Feature December 19, 2018

Those Who Live to Ski: Dan Hawley

Around the World With Dan Hawley

It is safe to say that many folks in the Wood River Valley love to ski. But a select few actually “live to ski.” These are people who rearrange their entire lives—homes, jobs, sometimes relationships—around the joy of downhill skiing. Here are the stories of three such individuals who are as passionate about skiing as anything.

Since he first visited Sun Valley in the mid-1950s, Dan “Dano” Hawley has skied at least 25,000 vertical miles on Bald Mountain. To put that in perspective, consider that the Earth is 24,901 miles round. And just as the Earth keeps spinning, at age 69 so does Hawley.

Hawley is a true Idahoan and, in a sense, was born to ski Sun Valley. His great-grandfather, James H. Hawley, was the ninth governor of Idaho from 1911 to 1913. Before that, he was mayor of Boise from 1903 to 1905. Both his father and mother (though they hadn’t met at the time) and their siblings skied Sun Valley in 1936, the year it opened. And Hawley has a 1929 photo of his mother (see below) skiing on Lolo Pass, the pass that traverses the Idaho-Montana border and over which Lewis and Clark famously traveled.

Hawley’s father, a physician in Hailey when World War II broke out, had planned to stay after the war. However, plans changed, and after the fighting ended Dr. Hawley returned to Boise where Dano was born, raised, and schooled. Still, the Hawley family often visited Sun Valley, and it was there that 5-year-old Dano was introduced to skiing on Dollar Mountain. Within a year the boy was skiing on the bigger, steeper Bald Mountain.

After high school, Hawley attended the College of Idaho in Caldwell. His skiing had a way of interrupting education, as when he took a year off to ski in France, which he considers a “great experience.” Nonetheless, he graduated in 1972 with a B.A. in economics and immediately moved to Ketchum. Forty-six years later he’s exactly where he wants to be.

As many of the old school ski bums did, Hawley makes his living plowing snow (Hawley Snow Removal) and, come summer, works as a river guide on some of Idaho’s wild rivers: the Jarbidge, Bruneau, Owyhee, and Middle Fork of the Salmon. On Solitude River Trips’ website, Hawley expresses what drives his passion for the guiding life: “I love seeing little kids grow up and come back with their own kids.” It is the rare river guide who can plausibly make that kind of a statement.

From his home base in Ketchum, Hawley worked both as a heli-ski guide for 25 years and as a coach for the Hailey Ski Team for 12 years. Between ski seasons he is an avid mountain biker, riding most days when he’s not on the river.

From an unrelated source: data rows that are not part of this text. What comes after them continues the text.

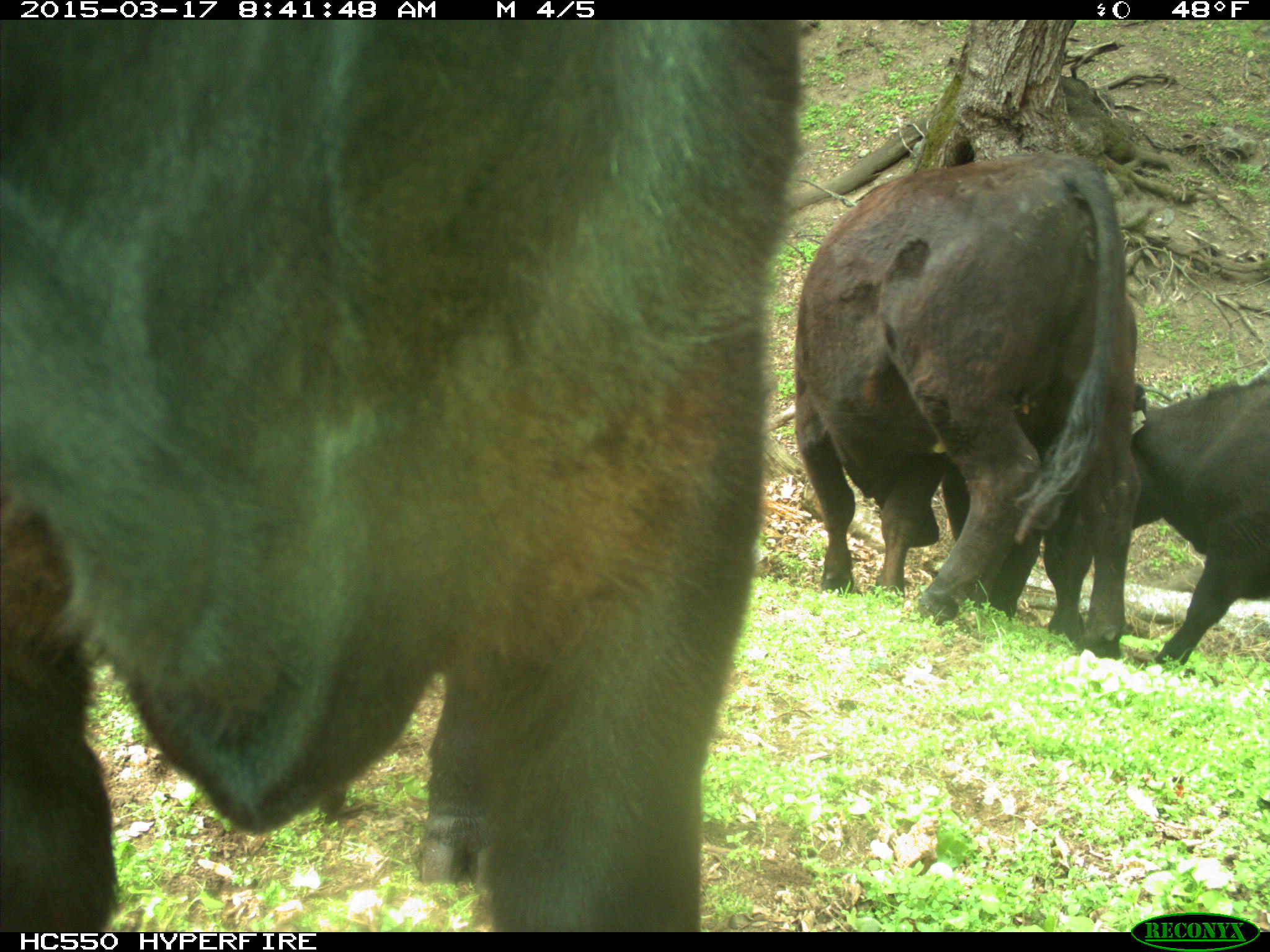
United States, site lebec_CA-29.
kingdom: Animalia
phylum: Chordata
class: Mammalia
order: Artiodactyla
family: Bovidae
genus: Bos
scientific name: Bos taurus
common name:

He says that in the late 1960s, before there were mountain bikes, “I would ride my French road racing bike through the backcountry to all the high mountain lakes.”

Physical activity and personal interaction with others are at the center of Hawley’s life. A typical winter day, after a night of snowfall, begins at 2 a.m. when he goes to work and plows until 8 a.m. He then shovels out the iconic Irving’s Red Hots hot dog stand on Picabo Street across from the Warm Springs Lodge and chairlift. He has completed this chore for owner Jill Rubin for the 40 years her landmark business has operated.

According to Hawley, 150 winter mornings a year he walks a quarter-mile to the Warm Springs lift by 8:30 a.m. where he socializes and gets on one of the early chairs (never—except on certain powder days—competing for the first chair) and begins his Baldy day of skiing. Hawley says of his passion for skiing, “Each time I go skiing I have more fun than the time before.”

He skis at least 10 runs every day—sometimes more, often with friends and periodically alone—interspersing runs with tea and social time at Lookout Lodge on top of Baldy. For Hawley, “It’s home. There’s a lack of crowds. It’s our own private Idaho.” He skis the bowls, the groomers, the bumps, and the cat tracks with an inimitable style and relaxed demeanor. Not surprisingly, he is an always-reliable source for finding the best skiing of the day on Baldy. After all, few know it better.

This article appears in the Issue of Sun Valley Magazine.